[Short web captions]
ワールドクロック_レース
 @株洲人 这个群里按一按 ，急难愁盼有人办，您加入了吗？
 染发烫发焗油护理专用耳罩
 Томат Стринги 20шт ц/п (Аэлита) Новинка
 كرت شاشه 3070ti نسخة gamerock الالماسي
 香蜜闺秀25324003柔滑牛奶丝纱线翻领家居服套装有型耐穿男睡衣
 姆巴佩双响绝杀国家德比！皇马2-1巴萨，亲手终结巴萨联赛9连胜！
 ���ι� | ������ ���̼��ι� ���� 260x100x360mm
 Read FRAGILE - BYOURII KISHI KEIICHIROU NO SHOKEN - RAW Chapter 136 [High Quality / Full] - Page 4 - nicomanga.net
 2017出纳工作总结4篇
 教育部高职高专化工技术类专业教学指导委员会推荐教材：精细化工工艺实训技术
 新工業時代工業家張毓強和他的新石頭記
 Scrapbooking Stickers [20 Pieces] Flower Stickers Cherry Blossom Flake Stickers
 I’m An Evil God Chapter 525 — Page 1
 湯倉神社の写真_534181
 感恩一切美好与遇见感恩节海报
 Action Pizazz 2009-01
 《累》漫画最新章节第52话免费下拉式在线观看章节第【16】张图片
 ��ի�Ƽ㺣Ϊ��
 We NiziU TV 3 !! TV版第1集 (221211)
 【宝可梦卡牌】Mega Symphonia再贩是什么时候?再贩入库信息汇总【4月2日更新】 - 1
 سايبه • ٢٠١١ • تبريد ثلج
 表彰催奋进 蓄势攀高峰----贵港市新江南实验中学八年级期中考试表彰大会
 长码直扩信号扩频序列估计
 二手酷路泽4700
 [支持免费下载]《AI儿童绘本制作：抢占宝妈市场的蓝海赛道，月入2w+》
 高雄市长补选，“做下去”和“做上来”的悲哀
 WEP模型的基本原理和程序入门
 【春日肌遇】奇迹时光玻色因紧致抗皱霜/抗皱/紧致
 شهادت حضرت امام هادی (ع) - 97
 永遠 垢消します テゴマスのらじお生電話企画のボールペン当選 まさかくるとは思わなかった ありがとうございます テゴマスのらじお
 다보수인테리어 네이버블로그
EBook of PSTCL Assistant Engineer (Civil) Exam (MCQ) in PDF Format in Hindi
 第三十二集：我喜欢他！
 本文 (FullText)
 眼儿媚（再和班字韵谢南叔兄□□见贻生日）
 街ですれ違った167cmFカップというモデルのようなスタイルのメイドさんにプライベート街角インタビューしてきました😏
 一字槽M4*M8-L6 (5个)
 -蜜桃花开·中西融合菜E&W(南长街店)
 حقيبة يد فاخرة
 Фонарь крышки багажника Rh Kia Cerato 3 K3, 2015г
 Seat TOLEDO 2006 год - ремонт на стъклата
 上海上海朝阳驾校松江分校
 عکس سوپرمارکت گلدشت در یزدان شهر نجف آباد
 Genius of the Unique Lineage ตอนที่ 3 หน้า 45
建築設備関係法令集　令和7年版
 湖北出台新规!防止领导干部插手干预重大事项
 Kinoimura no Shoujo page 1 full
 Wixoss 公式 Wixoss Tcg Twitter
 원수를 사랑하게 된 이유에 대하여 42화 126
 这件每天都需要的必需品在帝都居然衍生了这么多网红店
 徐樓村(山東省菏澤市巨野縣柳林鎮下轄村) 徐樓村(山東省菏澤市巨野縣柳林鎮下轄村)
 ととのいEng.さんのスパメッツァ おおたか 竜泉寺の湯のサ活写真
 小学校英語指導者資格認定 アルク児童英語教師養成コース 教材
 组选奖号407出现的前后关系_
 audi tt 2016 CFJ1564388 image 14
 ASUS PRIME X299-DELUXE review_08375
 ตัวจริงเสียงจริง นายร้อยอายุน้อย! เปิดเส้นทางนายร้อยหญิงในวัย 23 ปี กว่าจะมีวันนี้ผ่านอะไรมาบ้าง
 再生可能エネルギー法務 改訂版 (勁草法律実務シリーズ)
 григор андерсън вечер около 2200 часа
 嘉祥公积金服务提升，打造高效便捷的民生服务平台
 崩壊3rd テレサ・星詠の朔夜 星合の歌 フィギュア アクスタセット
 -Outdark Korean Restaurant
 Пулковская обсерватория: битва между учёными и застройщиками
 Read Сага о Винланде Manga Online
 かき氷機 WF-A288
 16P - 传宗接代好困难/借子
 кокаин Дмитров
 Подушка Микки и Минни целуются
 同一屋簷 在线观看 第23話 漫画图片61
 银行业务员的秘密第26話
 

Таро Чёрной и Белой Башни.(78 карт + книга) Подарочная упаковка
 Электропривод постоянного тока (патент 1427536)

Required action => Give again exactly, and only, the lines above starting at the one with "شهادت حضرت امام هادی (ع) - 97" and ending at the one with "Фонарь крышки багажника".

Solution below =>
 شهادت حضرت امام هادی (ع) - 97
 永遠 垢消します テゴマスのらじお生電話企画のボールペン当選 まさかくるとは思わなかった ありがとうございます テゴマスのらじお
 다보수인테리어 네이버블로그
EBook of PSTCL Assistant Engineer (Civil) Exam (MCQ) in PDF Format in Hindi
 第三十二集：我喜欢他！
 本文 (FullText)
 眼儿媚（再和班字韵谢南叔兄□□见贻生日）
 街ですれ違った167cmFカップというモデルのようなスタイルのメイドさんにプライベート街角インタビューしてきました😏
 一字槽M4*M8-L6 (5个)
 -蜜桃花开·中西融合菜E&W(南长街店)
 حقيبة يد فاخرة
 Фонарь крышки багажника Rh Kia Cerato 3 K3, 2015г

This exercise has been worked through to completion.